**WORK TO COMPLETE:** Copy all lines below exactly as written. Leave pictures out.

**SOURCE DATA:**
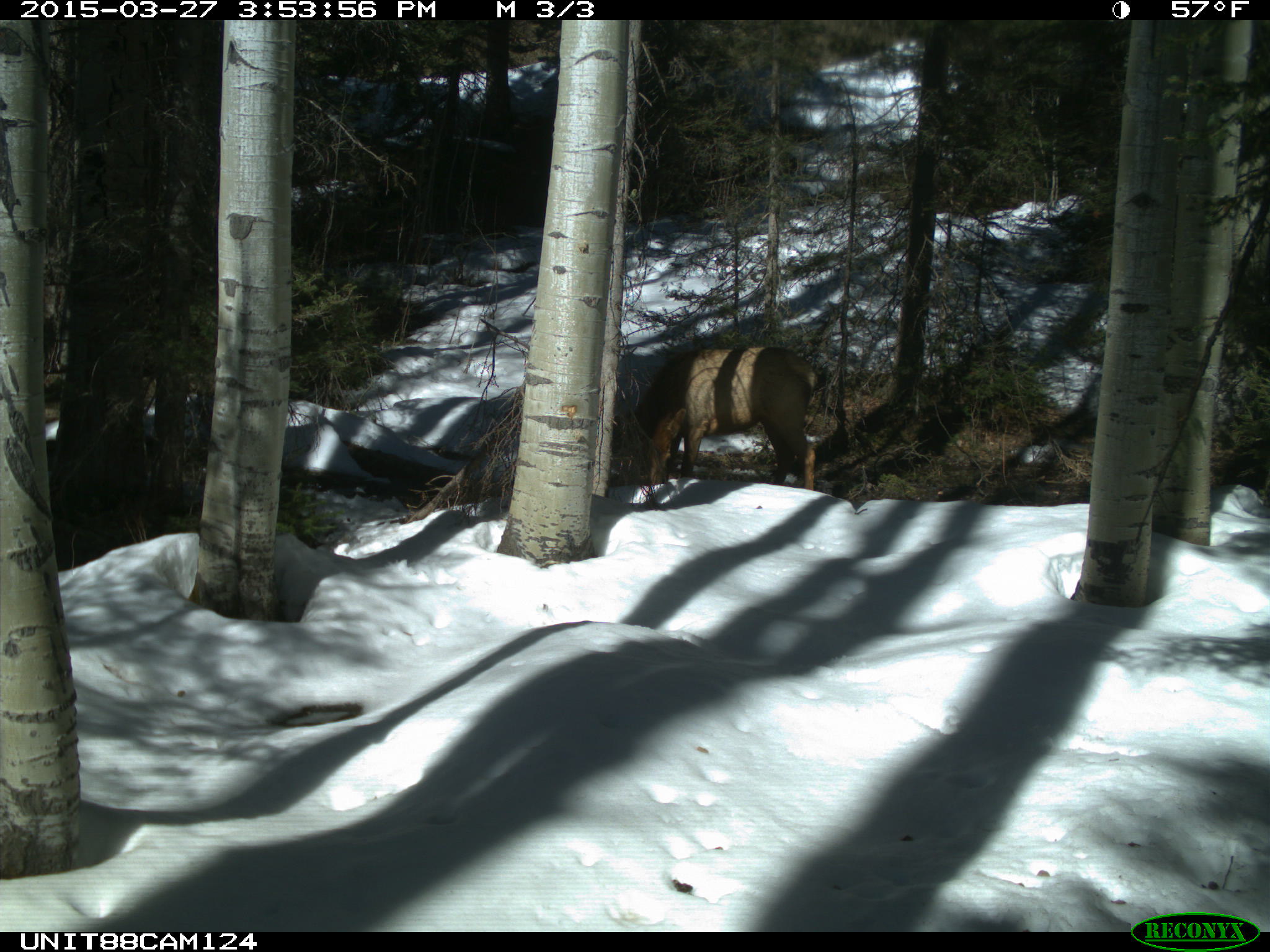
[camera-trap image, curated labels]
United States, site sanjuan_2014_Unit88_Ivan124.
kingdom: Animalia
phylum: Chordata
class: Mammalia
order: Artiodactyla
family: Cervidae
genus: Cervus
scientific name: Cervus elaphus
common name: red deer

**RESPONSE BOX:**
[camera-trap image, curated labels]
United States, site sanjuan_2014_Unit88_Ivan124.
kingdom: Animalia
phylum: Chordata
class: Mammalia
order: Artiodactyla
family: Cervidae
genus: Cervus
scientific name: Cervus elaphus
common name: red deer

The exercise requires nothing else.